SOURCE EXTRACT:
┄┄┄┄┄┄┄┄┄┄
How we can change - some results from 10+ years of research
One of the questions I find most compelling in my research for transitioning towards the Ecocene is the simple question of how to change. And one way I go about this is to understand what makes change for me personally possible, even if it is hard. Such as fasting. Moreover, I assume that change is fractal. Meaning that when something or someone changes on the micro-level, it also affects change on the macro level. I don’t see it as a straight line of cause and effect but rather as a field, similar to what Rupert Sheldrake calls morphic fields. He states, for example, that 
“The more people who learn a new skill, such as snowboarding, the easier will it be for others to learn it because of morphic resonance from previous snowboarders.”
In my understanding, the morphic field is the ether of fractals. The micropatterns in my own life repeat themselves as the macro patterns of the world and vice versa. If I am greedy and competing with a colleague, I find greed and competition in the world. The more I practice greed and competition, the more likely it is that there is greed and competition. 
I obviously can’t prove that this way of thinking is correct. Though, I find the logic from people like Sheldrake and Bernardo Kastrup about idealism and Jung’s archetypes compelling. 
What I specifically appreciate about the fractal nature of reality is that it puts me in full responsibility to take action, which gives me a great sense of meaning in my life while at the same time acknowledging that the systems co-constitute myself. I am not a bounded individual that is independent. But to the contrary, I am a relational being entirely dependent on the rest of the world.
┄┄┄┄┄┄┄┄┄┄
STATED TASK: According to the excerpt on change, what is the morphic field? Draw only on the excerpt on change.

LISTING:
┄┄┄┄┄┄┄┄┄┄
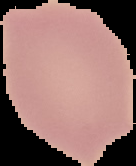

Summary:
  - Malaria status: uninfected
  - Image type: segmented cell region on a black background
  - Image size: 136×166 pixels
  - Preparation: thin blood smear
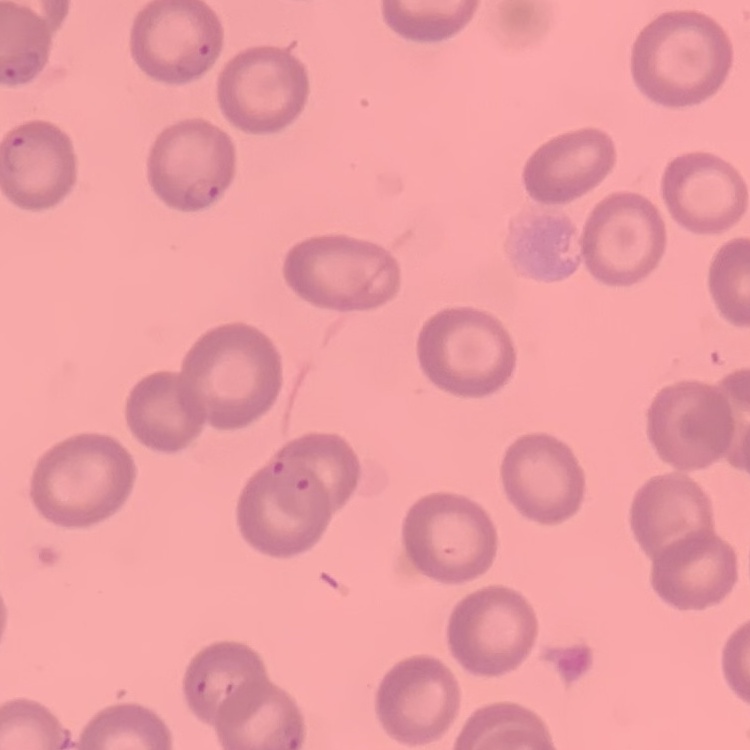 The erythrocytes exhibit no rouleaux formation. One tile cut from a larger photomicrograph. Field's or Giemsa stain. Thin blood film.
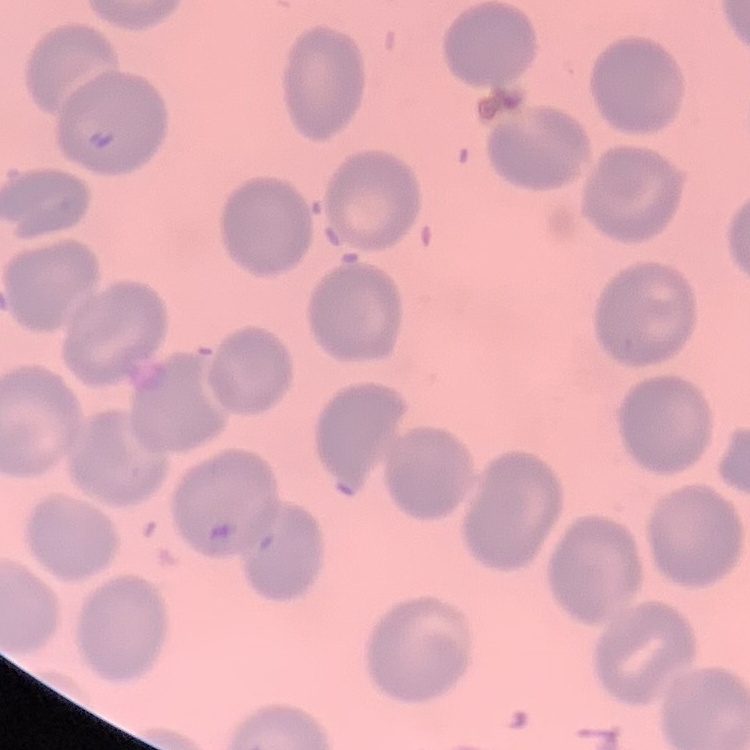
┄┄┄┄┄┄┄┄┄┄
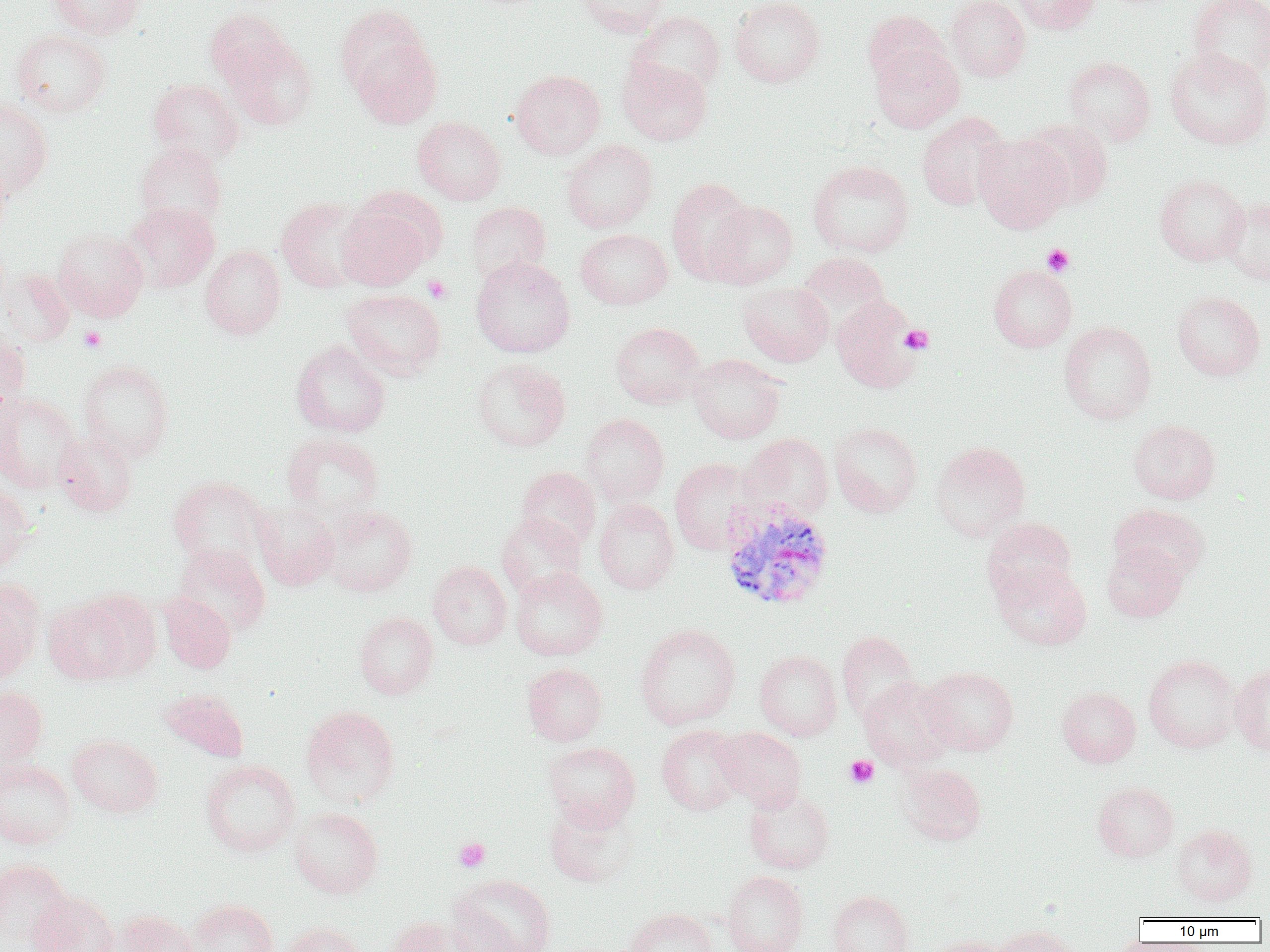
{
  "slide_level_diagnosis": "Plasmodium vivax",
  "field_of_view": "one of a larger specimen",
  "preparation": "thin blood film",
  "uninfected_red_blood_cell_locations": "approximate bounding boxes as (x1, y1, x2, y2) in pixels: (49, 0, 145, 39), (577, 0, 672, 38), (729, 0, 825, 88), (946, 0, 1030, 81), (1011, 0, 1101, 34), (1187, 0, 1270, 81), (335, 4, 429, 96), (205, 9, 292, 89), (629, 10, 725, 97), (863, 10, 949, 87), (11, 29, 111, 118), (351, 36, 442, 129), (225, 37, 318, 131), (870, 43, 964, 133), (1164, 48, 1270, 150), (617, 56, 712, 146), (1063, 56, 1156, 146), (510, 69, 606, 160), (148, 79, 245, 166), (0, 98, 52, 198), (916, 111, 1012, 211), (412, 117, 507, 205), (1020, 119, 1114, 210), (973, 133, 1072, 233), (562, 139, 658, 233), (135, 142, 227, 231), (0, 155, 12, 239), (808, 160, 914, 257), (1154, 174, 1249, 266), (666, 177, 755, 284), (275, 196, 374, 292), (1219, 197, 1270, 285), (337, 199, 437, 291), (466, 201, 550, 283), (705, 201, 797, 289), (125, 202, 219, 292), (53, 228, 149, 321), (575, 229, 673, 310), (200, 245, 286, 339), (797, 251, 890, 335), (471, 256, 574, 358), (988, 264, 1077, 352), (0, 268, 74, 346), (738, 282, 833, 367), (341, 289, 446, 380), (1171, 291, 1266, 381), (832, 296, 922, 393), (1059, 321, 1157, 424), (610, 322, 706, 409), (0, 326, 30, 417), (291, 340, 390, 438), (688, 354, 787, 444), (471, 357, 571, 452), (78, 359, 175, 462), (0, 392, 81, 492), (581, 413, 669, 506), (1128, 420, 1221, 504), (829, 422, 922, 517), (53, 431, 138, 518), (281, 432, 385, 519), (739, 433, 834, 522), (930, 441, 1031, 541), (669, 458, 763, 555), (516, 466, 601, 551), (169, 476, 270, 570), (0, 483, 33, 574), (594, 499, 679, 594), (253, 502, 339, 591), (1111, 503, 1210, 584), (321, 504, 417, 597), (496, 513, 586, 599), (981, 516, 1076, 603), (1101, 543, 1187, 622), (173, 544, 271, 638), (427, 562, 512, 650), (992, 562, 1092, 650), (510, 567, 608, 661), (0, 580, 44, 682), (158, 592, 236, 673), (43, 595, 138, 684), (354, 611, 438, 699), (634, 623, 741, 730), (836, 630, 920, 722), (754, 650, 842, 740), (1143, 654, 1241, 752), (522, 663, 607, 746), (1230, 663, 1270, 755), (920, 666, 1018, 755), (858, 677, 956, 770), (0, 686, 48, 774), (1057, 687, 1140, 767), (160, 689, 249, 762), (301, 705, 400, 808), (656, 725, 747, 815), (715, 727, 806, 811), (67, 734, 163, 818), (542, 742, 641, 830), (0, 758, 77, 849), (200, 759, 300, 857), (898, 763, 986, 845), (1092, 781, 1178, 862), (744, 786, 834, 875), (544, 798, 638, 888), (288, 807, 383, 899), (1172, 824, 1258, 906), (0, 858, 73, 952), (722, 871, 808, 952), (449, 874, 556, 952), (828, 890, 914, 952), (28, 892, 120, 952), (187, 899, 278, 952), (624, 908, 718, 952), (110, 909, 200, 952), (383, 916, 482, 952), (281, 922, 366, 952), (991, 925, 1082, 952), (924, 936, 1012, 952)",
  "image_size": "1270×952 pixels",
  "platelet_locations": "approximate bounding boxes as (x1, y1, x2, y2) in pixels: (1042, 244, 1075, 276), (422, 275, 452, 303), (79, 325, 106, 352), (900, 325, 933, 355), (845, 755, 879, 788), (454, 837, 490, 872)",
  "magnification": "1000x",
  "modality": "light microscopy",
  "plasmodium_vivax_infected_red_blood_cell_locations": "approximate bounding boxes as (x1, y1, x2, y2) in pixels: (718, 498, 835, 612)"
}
┄┄┄┄┄┄┄┄┄┄
RESPONSE TO THE TASK: The ether of fractals.